Sunday, January 5, 2014

Raising a thin skinned generation. . .

Let me say at the start I do not condone racism, I do not excuse bullying, and I do not accept bigotry.  That said, however, I wonder at times if we have not gotten to be a nation of thin skinned people in search of reasons to be outraged.  I could cite a host of examples.  In politics, those who disagree with the President are labelled racist.  In society, those who disagree with same sex marriage are bigots.  In religion, Christianity remains the only group that you can insult with impunity.

As much as I am offended by the abuse, I do not think we gain anything by becoming a thin skinned society, always the victim, always filled with (self) righteous indignation, and always politically correct.  We have moved to an extreme in the opposite direction of our more overtly racist, bigoted, and divisive past.  In the process we are not less divided but more divided.  We are constantly outraged by things we ought to be able to shrug off and, in the process, we have no indignation left for that which rightfully deserves our outage. I fear for the children we raise with such constraints upon our speech and with such a penchant for being the victim.

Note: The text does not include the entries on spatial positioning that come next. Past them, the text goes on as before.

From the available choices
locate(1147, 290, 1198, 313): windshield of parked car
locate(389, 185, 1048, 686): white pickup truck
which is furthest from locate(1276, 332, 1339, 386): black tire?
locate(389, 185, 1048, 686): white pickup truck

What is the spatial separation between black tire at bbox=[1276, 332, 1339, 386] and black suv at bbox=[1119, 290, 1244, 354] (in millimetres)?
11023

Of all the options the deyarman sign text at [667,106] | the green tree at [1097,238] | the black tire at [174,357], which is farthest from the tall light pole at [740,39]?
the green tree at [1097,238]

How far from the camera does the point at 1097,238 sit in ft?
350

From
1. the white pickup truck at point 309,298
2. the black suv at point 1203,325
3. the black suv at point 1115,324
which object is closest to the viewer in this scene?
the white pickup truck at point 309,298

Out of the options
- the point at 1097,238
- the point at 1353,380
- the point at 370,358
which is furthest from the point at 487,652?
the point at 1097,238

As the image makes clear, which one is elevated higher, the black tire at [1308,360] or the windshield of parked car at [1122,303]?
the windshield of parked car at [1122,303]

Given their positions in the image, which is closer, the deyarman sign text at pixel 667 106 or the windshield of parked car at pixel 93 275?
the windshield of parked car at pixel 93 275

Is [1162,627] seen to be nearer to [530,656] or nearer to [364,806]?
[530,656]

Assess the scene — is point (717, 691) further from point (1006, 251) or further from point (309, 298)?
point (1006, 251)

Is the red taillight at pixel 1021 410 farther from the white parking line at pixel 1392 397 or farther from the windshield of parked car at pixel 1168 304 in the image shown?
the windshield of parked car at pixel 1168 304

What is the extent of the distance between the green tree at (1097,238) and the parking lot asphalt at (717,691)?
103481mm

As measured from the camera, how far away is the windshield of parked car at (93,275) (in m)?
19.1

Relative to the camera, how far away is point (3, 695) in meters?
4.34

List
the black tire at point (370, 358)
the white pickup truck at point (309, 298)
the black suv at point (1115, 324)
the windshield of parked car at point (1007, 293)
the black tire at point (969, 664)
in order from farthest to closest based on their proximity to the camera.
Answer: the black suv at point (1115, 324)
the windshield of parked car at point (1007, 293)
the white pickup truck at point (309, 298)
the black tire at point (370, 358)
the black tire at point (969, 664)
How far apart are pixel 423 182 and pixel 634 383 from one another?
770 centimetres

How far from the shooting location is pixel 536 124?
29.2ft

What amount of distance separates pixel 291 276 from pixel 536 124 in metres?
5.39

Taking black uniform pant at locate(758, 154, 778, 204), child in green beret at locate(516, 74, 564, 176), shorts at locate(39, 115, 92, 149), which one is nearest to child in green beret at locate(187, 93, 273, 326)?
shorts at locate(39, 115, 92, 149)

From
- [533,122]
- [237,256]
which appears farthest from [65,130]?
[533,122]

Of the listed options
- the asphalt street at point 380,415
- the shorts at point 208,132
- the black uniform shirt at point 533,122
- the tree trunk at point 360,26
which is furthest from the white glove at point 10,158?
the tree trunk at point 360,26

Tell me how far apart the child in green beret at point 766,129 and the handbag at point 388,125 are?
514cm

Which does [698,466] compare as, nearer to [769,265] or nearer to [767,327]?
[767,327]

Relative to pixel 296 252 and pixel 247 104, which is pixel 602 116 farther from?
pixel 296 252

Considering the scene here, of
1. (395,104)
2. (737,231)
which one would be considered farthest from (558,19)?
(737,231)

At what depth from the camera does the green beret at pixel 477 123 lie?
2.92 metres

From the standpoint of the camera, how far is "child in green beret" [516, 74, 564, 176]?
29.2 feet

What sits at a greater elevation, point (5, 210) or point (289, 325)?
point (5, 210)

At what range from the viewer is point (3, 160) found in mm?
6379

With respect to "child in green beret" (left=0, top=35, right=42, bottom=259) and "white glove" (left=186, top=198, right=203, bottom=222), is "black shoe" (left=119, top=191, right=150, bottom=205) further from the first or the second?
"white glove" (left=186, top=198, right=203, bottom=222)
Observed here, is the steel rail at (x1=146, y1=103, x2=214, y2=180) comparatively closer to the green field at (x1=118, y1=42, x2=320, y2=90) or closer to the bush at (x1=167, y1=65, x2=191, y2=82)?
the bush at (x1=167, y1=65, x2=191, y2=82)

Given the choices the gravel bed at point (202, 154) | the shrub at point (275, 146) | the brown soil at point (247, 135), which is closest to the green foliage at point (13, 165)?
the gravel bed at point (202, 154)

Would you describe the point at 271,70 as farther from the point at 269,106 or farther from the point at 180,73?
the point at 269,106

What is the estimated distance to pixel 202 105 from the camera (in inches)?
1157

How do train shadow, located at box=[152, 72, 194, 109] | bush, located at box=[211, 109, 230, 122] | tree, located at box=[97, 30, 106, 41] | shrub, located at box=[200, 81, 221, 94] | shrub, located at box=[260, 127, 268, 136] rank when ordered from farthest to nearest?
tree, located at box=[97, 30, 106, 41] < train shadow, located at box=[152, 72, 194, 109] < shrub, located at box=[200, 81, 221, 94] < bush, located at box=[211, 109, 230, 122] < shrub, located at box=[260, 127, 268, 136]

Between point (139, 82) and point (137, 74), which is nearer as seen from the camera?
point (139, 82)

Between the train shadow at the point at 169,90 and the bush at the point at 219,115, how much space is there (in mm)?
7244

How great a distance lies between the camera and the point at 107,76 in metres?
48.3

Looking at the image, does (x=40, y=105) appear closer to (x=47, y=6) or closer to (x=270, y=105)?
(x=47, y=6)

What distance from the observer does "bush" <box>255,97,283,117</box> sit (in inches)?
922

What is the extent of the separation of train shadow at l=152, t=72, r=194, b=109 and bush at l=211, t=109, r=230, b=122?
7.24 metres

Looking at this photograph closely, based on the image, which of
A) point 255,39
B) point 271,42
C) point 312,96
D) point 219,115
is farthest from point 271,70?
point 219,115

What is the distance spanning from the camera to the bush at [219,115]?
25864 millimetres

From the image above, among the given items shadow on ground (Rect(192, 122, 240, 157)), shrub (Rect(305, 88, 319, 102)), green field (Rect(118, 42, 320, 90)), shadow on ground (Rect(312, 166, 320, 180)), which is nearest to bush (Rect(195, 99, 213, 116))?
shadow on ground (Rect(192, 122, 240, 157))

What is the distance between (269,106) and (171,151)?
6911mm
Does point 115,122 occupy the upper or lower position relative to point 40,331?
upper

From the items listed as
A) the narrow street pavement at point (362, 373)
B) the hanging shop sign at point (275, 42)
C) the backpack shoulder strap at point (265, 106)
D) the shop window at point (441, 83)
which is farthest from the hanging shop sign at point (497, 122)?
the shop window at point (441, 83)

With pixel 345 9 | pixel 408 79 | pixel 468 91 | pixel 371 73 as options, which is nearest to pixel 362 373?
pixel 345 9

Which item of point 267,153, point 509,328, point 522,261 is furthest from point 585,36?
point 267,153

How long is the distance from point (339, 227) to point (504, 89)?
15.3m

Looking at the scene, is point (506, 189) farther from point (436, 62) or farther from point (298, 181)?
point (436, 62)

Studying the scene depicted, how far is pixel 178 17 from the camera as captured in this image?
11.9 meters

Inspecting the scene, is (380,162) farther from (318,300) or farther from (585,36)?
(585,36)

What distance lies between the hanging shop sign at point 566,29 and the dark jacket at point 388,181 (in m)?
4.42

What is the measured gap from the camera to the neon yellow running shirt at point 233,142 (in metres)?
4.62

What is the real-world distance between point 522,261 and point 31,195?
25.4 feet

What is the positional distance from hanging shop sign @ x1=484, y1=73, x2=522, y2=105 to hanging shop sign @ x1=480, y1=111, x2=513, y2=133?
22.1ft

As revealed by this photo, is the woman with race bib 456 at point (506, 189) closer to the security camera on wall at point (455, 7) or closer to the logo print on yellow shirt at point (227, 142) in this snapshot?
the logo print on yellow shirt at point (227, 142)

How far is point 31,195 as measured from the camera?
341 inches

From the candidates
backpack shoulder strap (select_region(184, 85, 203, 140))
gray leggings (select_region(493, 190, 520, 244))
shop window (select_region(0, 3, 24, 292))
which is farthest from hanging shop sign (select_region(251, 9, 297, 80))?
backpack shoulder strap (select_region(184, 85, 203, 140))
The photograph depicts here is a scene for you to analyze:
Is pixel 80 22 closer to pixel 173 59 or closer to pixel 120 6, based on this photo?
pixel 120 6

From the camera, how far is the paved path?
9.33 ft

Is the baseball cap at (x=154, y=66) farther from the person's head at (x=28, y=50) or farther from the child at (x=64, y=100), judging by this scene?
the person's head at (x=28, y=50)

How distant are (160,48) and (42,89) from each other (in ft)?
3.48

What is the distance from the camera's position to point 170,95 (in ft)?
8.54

This is not merely a debate going on outside the Church; it has entered the conversation of Christians as well.  I have personally been accused of being a misogynist for refusing the ordination of women.  I have had people tear up and claim offense because I do not approve of same sex marriage.  I have had people stomp out of my office because I mentioned that their cohabitation was not the same as marriage.  All of this happened not in the arena of culture and society but within the Church.

It seems we have forgotten everything Jesus said about turning the other cheek or how Luther explained the eighth commandment (put the best construction on everything).  Instead we divert the focus away from the real wrongs and place it instead upon imaginary wrongs -- someone has the nerve to disagree with me.  As I have posted before, we are called to speak the truth in love.  That still means to speak the truth.  I am not advocating here for personal opinion as truth but for THE truth -- the doctrine and formulations of the Church from Scripture, through tradition, down to the present moment.

In the end we have adopted a new form of Pharisaism in which moral outrage and indignation are the cover for the log in our eyes while we pick at the speck in the eyes of others.  We have learned the audacity of shifting the uncomfortable spotlight of God's Law away from us by searching for the cracks in others, especially those who speak God's Word to us.  In the end, however, being thin skinned and carrying our outrage as very public baggage, we will still be held accountable but the only One whose judgment counts.

We serve a faux Gospel that does not really offer forgiveness because we will admit none of our sins.  We have a faux church because we have no creed for belonging and no requirements of membership.  We speak only in the language of affirmation -- even though what we affirm is a temporary truth sure to change as the years come and go and sure to need adjustment as we discover more of what we like about ourselves and dislike about others.

What have we gained by
  • schools in which everyone passes and no distinction is made about grades, 
  • sports in which everyone gets to play and no score is kept except fouls, 
  • language in which disagreement is itself the worst offense, and 
  • morality in which each person gets to set their own compass -- so long as it does not in any way judge, affect, or offend others?
And what have we lost by it all?

Nowhere is the cost of our thin skinned culture more threatening than in the community where God's Word is supposed to speak unhindered and His gifts given to those with faith who come in repentance!  Grow up people.  The truth is hard not because it seeks to wound but because it has the power to heal.  Sometimes I read the lessons on Sunday morning and wonder who will  be offended today because the Lord speaks for marriage and against divorce, because the Lord places the burden of reconciliation upon the one offended instead of the offender, because not only is the truth spoken but error condemned?  Could it be that we have grown so comfortable with our wounds that we no longer seek to be healed?  That we have grown so attached to our sins, we do not want to be forgiven?  That we are so fiercely protective of the right to an opinion that we silence the Truth (or distort it)?

One of the surest ways in which sin shows itself is when we live as thin skinned people always ready to take offense and unprepared to give account of hope that is ours in Christ.  Whining is not covered by one commandment -- it is implied by all of them.  In the process of giving into the whiners, we have taught a generation you do not need to be truthful, you will not be held accountable, and you do not have to stand for anything.  So we can all be outraged at the name Redskins on a sports team while ignoring the institutionalized death of abortion... or we can all insist upon the inappropriateness of certain words that refer to people's race or ethnic background while speaking vulgarity and insisting upon our right to talk like that... or we can make violent and pornographic movies within our creative rights but insist that those who disagree are either hicks or prudes... or we can insist upon giving every spiritual kook a microphone to speak while insisting that the real religious (translate that Christian) people need to shut up.

Look at where our whining, thin skinned, victimization culture has gotten us!  The only thing left that we can all agree is offensive is the Word of the Lord than endures forever.

1 comment:

  1. Bravo! Thank you Pastor for saying what needs to be said.